This chicken-and-egg analogy is an issue raised with the discovery of a massive black hole inside a tiny, dwarf galaxy, and it may provide clues to the formation of the universe.
A little Astronomy 101 would help here.
We live on a planet that's part of a solar system that orbits its own sun or star. This star is one of billions that make up our home galaxy, the Milky Way. Scientists now believe that there are billions of other galaxies in the cosmos, containing billions of suns.

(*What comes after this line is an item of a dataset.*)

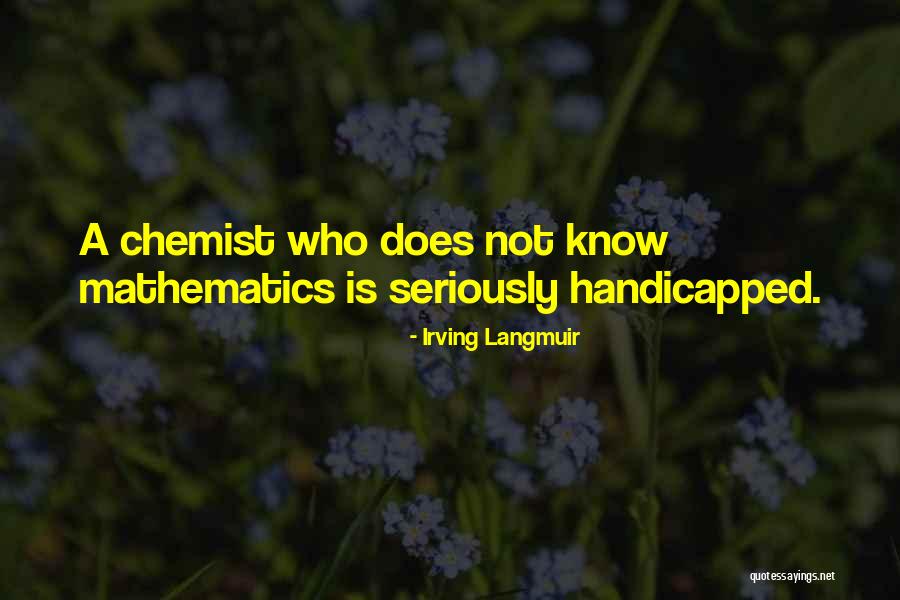 Handicapped Quotes By Irving Langmuir Handicapped Quotes By Irving Langmuir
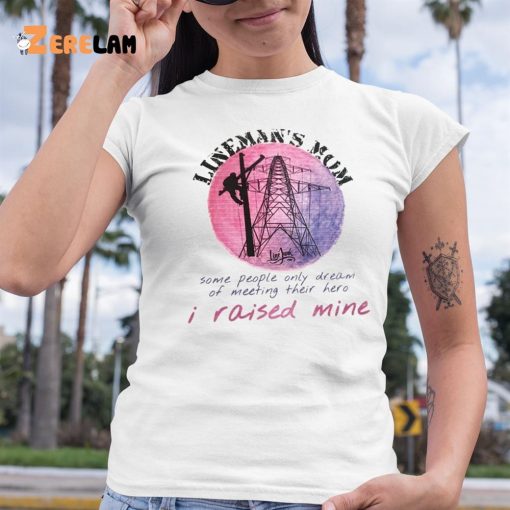 Lineman’s Mom Some People Only Dream of Meeting Their Here I Raised Mine Shirt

It's a big universe out there.
The galaxy in question, known as Henize 2-10, is about 30 million light-years away from our celestial neighborhood.
"This is a very strange galaxy in which to find a supermassive black hole," said Amy Reines, the University of Virginia astronomer who discovered the object.
"These things can grow to upwards of 1 billion times the mass of the sun, but we don't know how they get started," Reines said at the American Astronomical Society in Seattle, where she discussed her findings.
Scientists know of the existence of black holes by noticing nearby cosmic material that gets swallowed up by the hole.
A leading theory suggests that black holes and their host galaxies form at the same time, and it's been thought that most large galaxies have a huge, centrally located black hole, surrounded by a swelling or bulge of stars.
The question has always been, which came first, the hole or the galaxy? And observations of the tiny Henize 2-10 galaxy suggest that, while it doesn't appear to have that star bulge, it certainly has the black hole.
"Apparently, you don't have to have a bulge to form a massive black hole," Reines said. "Whether this is a general thing or not, we don't know. We really need to go and look for more examples like this.
"It does suggest that it's at least possible that the black hole formed before the galaxy."
And, oh yes, in case you were wondering, our own Milky Way galaxy contains a central supermassive black hole. At 26,000 light-years away from Earth, it's right around the corner, cosmically speaking.
Astronomers hope this new information will help them understand how galaxies and the rest of the universe were formed.
Reines' black hole research is published in the scientific journal Nature.